Extract:
Dorothy Germain Porter (April 3, 1924 – July 20, 2012) was an American amateur golfer.

Born in Philadelphia, Pennsylvania, Dorothy Germain began playing golf at 11. She graduated from Beaver College (now Arcadia University), where she played field hockey. In the early 1940s, Porter won a number of Philadelphia junior and amateur golf championships, and in 1946 she captured the first of her three Pennsylvania Women's Amateurs. She won the Women's Western Amateur in 1943, 1944, and 1967.

In 1949 she won the U.S. Women's Amateur. Porter was a member of the U.S. team that won the 1950 Curtis Cup and captained the 1966 team to victory. In 1977, she became the first Women's Amateur Champion to win the U.S. Senior Women's Amateur. She went on to win the Seniors' title again in 1980, 1981, and 1983.  In 1984, she captained the winning U.S. Espirito Santo Trophy team.

Porter was inducted into the Philadelphia Sports Hall of Fame in 2008.

She was married to Mark A. Porter, an amateur golfer with whom she often played in tournaments, from 1946 until his death in 1996. She was the mother of three children.

Available data:
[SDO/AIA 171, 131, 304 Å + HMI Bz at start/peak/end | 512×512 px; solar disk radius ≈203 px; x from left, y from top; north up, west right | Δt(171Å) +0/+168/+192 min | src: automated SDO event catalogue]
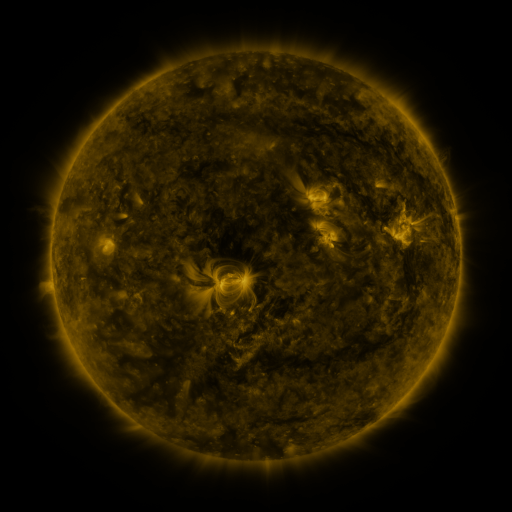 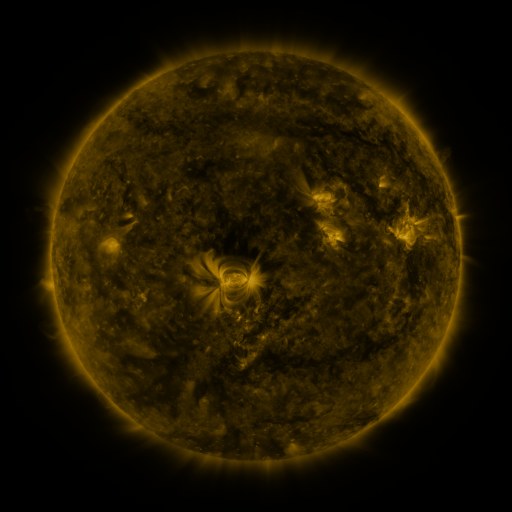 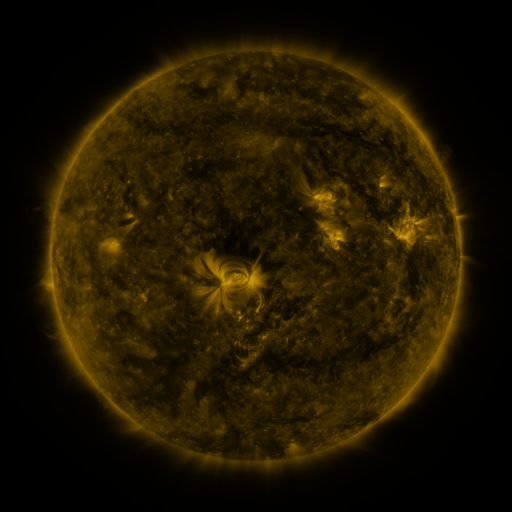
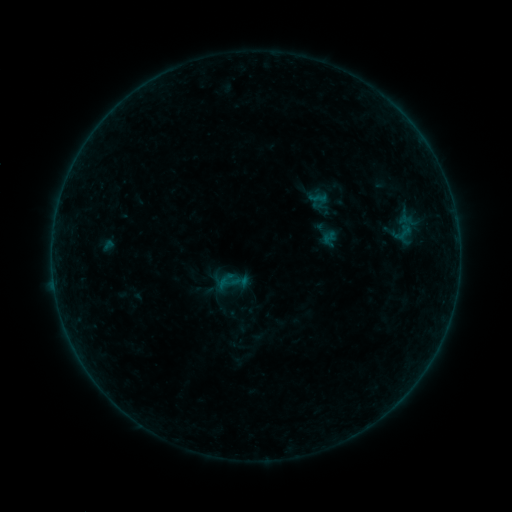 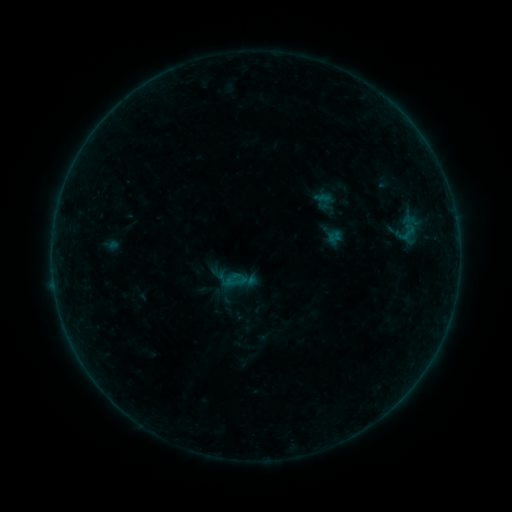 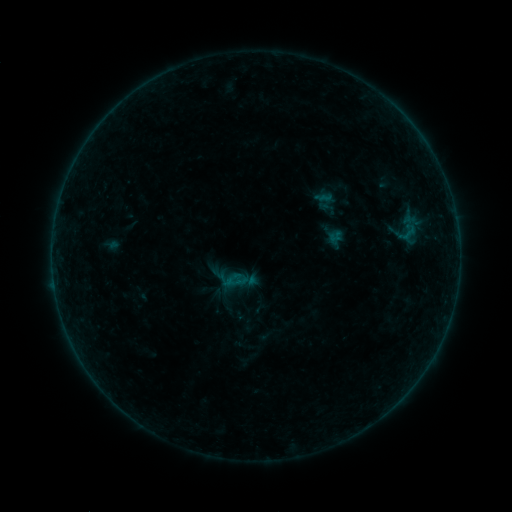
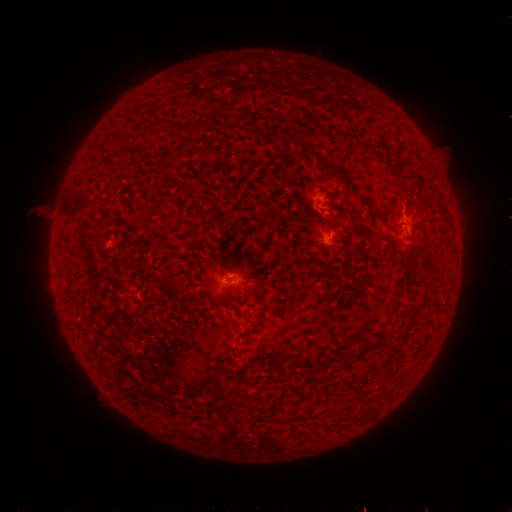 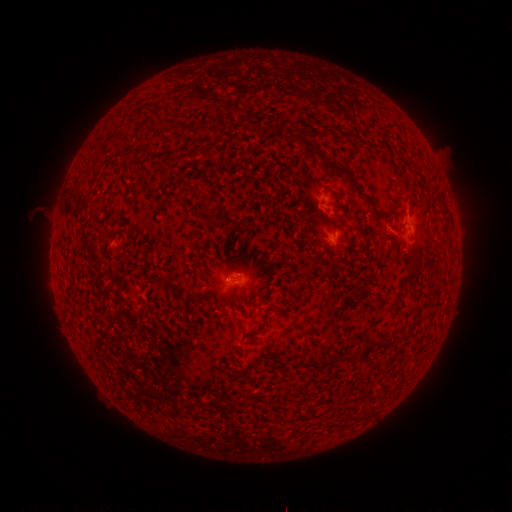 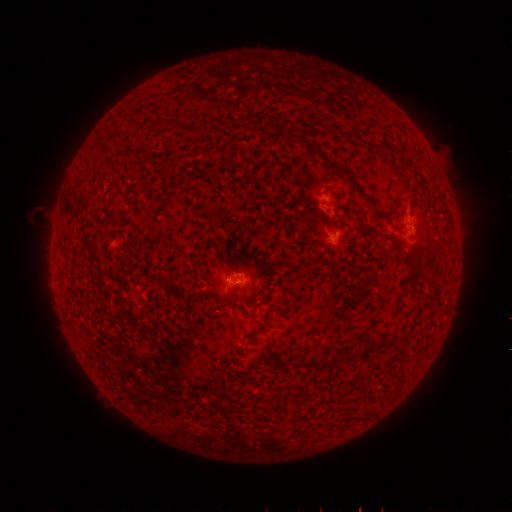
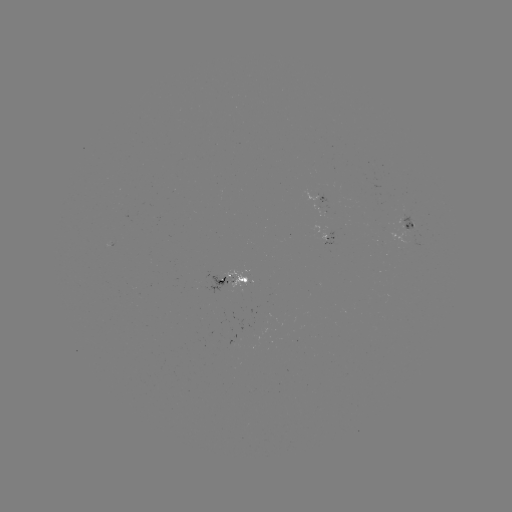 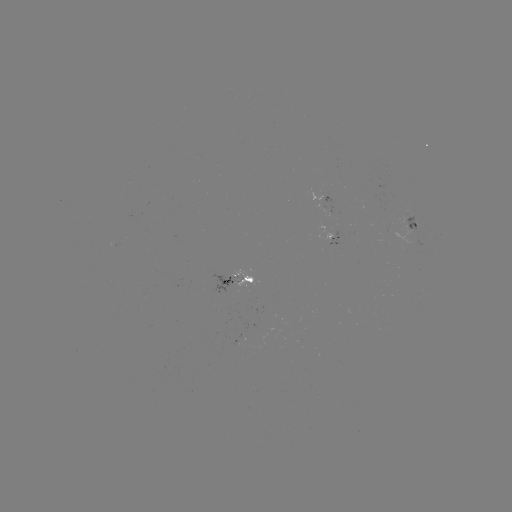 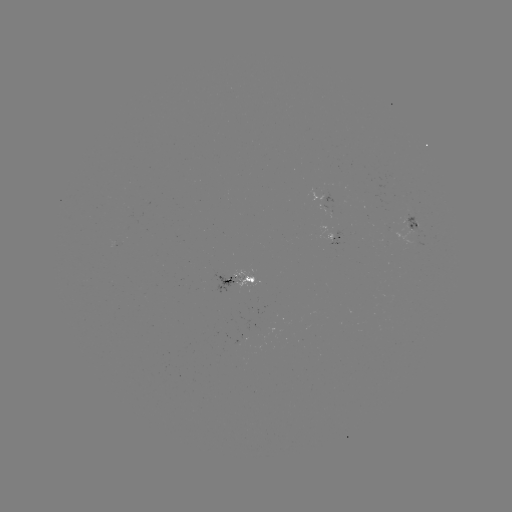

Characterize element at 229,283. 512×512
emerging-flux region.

What to produce: Could you continue the text above on amateur golfer Dorothy Germain Porter, writing what follows its final sentence?

Output below:
Significant tournament wins
1943 Women's Western Amateur
1944 Women's Western Amateur
1946 Pennsylvania Women's Amateur, Philadelphia Women's Amateur
1949 U.S. Women's Amateur
1952 Pennsylvania Women's Amateur
1955 Pennsylvania Women's Amateur
1956 Philadelphia Women's Amateur
1959 Philadelphia Women's Amateur
1962 Philadelphia Women's Amateur
1967 Women's Western Amateur, New Jersey Women's Amateur
1969 Eastern Amateur, Philadelphia Women's Amateur
1970 Philadelphia Women's Amateur
1973 Philadelphia Women's Amateur
1977 U.S. Senior Women's Amateur
1980 U.S. Senior Women's Amateur
1981 U.S. Senior Women's Amateur
1983 U.S. Senior Women's Amateur, Philadelphia Women's Amateur
1992 Philadelphia Women's Amateur

Team appearances
Amateur
Curtis Cup (representing the United States): 1950 (winners), 1966 (non-playing captain, winners)

References

Further reading
 Frances Stebbins. A Champion Who Laughs. USGA Journal: Autumn, 1949.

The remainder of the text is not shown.